*** Exercise material ***

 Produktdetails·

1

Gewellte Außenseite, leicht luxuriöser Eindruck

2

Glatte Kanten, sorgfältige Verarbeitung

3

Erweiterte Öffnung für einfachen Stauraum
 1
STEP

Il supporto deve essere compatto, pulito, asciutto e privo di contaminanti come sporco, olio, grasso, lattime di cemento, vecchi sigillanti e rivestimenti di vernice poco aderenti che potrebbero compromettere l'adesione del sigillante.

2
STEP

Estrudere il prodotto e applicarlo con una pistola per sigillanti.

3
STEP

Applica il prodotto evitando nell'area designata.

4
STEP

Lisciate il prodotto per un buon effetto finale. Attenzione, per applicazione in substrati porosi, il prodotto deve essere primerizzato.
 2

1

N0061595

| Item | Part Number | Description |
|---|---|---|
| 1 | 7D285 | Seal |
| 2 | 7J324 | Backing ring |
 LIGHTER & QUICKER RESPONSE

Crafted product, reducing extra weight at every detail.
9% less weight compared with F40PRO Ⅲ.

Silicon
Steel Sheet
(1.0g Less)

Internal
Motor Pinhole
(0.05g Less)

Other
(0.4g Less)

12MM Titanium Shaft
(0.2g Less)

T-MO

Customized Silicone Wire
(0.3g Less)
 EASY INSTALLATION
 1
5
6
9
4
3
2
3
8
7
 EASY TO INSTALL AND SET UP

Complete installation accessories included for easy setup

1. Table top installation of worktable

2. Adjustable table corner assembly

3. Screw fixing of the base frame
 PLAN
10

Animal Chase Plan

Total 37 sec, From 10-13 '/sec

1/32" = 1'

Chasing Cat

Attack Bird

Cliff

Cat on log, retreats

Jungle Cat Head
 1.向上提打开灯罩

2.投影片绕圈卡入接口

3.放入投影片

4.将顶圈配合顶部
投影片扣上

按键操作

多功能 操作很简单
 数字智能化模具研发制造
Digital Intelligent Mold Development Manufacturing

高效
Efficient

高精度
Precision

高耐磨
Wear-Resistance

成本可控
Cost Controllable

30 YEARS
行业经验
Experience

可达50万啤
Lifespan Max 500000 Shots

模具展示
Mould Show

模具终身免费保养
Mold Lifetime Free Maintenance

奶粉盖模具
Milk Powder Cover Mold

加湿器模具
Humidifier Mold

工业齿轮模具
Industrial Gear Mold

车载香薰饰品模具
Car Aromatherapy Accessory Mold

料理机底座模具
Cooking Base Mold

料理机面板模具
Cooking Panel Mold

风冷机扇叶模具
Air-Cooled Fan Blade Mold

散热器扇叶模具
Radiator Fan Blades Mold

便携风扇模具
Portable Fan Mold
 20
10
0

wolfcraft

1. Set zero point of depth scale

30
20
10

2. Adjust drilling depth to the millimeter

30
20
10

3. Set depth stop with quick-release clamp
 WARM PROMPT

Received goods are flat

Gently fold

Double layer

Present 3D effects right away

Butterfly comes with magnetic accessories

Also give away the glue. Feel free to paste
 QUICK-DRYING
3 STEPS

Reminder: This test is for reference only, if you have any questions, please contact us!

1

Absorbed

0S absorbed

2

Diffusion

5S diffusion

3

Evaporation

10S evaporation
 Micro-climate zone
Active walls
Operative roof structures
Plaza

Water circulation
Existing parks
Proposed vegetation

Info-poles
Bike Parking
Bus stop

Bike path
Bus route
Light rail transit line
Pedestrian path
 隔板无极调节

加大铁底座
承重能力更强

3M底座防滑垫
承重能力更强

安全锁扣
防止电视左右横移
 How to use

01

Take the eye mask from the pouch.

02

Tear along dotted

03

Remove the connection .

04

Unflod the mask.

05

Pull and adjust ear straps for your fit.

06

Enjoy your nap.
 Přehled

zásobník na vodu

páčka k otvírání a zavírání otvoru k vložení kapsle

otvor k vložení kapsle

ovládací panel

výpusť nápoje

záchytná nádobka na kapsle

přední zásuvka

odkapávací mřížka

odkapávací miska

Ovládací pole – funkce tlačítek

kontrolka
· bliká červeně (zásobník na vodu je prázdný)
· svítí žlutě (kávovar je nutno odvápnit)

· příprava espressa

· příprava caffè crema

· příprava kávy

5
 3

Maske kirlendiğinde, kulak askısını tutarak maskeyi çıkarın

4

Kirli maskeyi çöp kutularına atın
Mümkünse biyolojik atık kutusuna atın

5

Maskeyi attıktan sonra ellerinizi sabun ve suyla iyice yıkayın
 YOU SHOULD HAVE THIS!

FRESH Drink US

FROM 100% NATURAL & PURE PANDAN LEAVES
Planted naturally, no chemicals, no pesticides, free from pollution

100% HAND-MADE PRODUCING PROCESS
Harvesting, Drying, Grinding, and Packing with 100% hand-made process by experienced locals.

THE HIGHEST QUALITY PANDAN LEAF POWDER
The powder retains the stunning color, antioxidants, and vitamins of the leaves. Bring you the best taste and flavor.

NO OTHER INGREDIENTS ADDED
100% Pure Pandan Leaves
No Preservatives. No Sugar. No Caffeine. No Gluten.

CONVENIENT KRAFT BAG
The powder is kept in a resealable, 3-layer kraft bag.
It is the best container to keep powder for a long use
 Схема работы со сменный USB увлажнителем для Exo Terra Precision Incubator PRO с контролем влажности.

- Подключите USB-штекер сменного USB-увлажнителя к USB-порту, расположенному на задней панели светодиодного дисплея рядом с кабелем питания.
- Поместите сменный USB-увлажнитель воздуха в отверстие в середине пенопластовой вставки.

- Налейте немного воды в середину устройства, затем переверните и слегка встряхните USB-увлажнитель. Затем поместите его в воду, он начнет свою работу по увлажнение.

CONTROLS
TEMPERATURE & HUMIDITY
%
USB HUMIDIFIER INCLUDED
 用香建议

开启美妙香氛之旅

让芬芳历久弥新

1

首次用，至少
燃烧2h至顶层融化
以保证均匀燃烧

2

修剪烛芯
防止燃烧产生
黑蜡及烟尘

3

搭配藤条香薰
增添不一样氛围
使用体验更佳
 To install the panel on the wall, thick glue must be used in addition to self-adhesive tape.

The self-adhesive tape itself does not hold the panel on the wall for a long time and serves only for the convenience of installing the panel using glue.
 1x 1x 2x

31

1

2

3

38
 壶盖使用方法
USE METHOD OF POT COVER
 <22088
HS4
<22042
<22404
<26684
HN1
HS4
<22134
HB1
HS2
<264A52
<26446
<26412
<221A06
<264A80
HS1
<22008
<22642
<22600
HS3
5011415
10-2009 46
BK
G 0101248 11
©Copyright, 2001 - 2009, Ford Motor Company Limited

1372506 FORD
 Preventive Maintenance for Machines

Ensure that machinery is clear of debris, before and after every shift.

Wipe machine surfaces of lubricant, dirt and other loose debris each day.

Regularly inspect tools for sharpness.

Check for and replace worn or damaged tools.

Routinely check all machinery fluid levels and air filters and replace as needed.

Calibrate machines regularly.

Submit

*** End of Exercise material ***

§ Task description:
All that is wanted is an exact copy of the lines above from the one with "NO OTHER INGREDIENTS ADDED" through the one with "To install the", with both ends included.

§ Answer for the task:
NO OTHER INGREDIENTS ADDED
100% Pure Pandan Leaves
No Preservatives. No Sugar. No Caffeine. No Gluten.

CONVENIENT KRAFT BAG
The powder is kept in a resealable, 3-layer kraft bag.
It is the best container to keep powder for a long use
 Схема работы со сменный USB увлажнителем для Exo Terra Precision Incubator PRO с контролем влажности.

- Подключите USB-штекер сменного USB-увлажнителя к USB-порту, расположенному на задней панели светодиодного дисплея рядом с кабелем питания.
- Поместите сменный USB-увлажнитель воздуха в отверстие в середине пенопластовой вставки.

- Налейте немного воды в середину устройства, затем переверните и слегка встряхните USB-увлажнитель. Затем поместите его в воду, он начнет свою работу по увлажнение.

CONTROLS
TEMPERATURE & HUMIDITY
%
USB HUMIDIFIER INCLUDED
 用香建议

开启美妙香氛之旅

让芬芳历久弥新

1

首次用，至少
燃烧2h至顶层融化
以保证均匀燃烧

2

修剪烛芯
防止燃烧产生
黑蜡及烟尘

3

搭配藤条香薰
增添不一样氛围
使用体验更佳
 To install the panel on the wall, thick glue must be used in addition to self-adhesive tape.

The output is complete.